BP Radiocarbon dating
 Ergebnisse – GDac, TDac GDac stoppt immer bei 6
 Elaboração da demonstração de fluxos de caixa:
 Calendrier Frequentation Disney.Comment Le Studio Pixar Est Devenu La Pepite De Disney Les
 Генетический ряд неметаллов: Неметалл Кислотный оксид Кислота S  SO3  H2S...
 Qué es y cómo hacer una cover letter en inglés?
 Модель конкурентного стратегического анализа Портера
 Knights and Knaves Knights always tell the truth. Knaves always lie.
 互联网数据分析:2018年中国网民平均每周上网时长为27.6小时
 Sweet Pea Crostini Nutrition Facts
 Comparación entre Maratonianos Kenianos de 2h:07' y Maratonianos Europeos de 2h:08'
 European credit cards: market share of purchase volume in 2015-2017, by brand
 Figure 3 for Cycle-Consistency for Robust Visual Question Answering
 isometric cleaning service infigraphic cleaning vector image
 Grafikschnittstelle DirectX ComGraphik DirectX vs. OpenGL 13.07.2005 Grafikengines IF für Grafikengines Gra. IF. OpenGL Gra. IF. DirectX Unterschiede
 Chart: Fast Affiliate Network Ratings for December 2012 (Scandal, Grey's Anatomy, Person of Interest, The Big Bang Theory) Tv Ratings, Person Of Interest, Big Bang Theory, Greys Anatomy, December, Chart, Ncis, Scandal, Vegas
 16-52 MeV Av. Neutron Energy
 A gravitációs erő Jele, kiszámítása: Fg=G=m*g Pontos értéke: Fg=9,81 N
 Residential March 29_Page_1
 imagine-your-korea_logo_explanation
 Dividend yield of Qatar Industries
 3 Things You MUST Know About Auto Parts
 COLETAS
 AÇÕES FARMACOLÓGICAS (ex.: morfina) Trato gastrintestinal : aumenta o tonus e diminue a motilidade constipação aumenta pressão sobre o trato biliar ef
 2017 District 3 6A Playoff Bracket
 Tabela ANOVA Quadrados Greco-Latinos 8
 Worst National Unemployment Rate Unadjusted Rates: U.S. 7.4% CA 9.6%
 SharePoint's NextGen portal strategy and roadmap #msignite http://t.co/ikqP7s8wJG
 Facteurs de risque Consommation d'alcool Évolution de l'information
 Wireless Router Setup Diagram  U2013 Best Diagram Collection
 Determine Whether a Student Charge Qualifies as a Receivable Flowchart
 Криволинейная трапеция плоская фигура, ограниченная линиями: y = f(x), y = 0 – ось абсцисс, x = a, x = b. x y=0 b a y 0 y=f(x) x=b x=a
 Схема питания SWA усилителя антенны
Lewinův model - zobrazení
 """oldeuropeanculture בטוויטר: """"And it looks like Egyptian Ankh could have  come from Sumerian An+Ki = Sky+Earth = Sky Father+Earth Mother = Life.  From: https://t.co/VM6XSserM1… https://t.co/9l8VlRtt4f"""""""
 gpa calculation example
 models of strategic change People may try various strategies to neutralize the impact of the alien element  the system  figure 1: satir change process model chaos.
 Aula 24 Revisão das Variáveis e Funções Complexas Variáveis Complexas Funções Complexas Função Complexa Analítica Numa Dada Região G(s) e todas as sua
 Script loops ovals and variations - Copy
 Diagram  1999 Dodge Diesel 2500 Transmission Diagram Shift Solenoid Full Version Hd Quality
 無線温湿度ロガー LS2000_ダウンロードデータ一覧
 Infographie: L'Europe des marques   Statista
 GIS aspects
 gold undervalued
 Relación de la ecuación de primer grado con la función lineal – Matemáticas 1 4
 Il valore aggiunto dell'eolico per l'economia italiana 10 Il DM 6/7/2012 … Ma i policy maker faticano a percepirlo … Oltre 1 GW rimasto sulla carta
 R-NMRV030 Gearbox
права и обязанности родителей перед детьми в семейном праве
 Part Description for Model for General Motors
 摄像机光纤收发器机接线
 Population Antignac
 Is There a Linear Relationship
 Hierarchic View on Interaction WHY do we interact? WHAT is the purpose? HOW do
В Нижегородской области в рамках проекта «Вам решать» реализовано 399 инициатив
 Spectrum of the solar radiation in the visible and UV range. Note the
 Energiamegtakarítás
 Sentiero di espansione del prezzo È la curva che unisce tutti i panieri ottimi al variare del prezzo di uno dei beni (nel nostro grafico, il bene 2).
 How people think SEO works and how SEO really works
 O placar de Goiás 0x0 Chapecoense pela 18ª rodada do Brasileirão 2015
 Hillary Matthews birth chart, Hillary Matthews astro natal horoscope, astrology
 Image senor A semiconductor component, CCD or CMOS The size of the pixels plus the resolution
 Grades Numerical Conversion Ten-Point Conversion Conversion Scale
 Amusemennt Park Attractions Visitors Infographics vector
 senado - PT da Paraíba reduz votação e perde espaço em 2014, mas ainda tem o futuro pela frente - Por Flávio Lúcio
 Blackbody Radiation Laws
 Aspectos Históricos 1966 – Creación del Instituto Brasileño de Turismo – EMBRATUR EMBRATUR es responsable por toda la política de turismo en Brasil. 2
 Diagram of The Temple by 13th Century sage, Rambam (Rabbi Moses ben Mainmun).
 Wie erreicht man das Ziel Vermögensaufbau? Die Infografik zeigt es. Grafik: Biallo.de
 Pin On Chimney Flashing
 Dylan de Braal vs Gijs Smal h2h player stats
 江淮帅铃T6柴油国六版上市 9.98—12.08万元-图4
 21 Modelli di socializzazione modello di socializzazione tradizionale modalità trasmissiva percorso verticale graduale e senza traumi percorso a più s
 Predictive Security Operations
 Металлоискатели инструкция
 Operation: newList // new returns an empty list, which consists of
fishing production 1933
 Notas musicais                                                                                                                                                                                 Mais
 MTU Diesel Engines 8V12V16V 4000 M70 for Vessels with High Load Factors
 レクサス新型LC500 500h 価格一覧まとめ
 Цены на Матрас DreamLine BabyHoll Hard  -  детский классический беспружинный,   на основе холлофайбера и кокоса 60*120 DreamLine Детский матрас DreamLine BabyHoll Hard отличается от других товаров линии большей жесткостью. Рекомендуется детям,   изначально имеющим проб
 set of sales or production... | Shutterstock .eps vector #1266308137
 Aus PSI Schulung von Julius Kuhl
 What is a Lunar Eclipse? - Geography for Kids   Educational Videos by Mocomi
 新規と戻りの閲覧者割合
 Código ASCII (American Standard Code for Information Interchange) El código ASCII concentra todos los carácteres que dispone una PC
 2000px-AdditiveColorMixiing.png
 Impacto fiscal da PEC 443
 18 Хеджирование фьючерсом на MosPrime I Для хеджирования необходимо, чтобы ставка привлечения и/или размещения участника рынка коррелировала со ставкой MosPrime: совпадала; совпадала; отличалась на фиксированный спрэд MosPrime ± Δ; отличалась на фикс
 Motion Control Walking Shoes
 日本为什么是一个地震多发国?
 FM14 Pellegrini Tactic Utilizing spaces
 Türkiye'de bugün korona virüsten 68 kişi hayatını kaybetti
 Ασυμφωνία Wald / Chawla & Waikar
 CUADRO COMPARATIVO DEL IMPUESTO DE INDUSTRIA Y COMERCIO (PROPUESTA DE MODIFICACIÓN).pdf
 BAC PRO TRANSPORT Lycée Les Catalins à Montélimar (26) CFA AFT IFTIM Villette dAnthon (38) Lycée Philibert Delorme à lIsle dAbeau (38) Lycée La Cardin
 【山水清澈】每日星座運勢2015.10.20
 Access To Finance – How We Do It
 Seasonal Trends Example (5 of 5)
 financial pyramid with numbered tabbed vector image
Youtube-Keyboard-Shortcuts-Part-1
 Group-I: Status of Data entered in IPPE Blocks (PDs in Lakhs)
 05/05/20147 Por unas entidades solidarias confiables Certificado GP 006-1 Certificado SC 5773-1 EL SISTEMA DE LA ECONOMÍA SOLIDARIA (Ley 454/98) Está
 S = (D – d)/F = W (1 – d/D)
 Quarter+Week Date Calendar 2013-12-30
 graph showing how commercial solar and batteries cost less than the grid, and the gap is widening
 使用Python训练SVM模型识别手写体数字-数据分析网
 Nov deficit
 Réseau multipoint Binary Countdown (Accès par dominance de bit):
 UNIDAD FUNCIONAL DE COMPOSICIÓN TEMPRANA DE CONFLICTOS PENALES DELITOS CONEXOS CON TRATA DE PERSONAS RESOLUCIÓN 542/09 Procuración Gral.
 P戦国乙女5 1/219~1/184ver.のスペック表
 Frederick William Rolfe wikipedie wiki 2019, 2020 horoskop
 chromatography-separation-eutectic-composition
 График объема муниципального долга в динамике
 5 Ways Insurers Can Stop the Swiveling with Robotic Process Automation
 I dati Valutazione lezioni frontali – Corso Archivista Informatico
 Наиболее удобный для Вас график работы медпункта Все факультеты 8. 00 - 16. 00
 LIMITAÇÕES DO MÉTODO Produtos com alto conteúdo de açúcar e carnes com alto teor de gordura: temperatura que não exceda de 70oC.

=== What needs to be done ===
Above are the entries. Output exactly the lines beginning with the line that has "it looks like" and ending with the line that has "models of strategic".

=== Answer to the exercise ===
 """oldeuropeanculture בטוויטר: """"And it looks like Egyptian Ankh could have  come from Sumerian An+Ki = Sky+Earth = Sky Father+Earth Mother = Life.  From: https://t.co/VM6XSserM1… https://t.co/9l8VlRtt4f"""""""
 gpa calculation example
 models of strategic change People may try various strategies to neutralize the impact of the alien element  the system  figure 1: satir change process model chaos.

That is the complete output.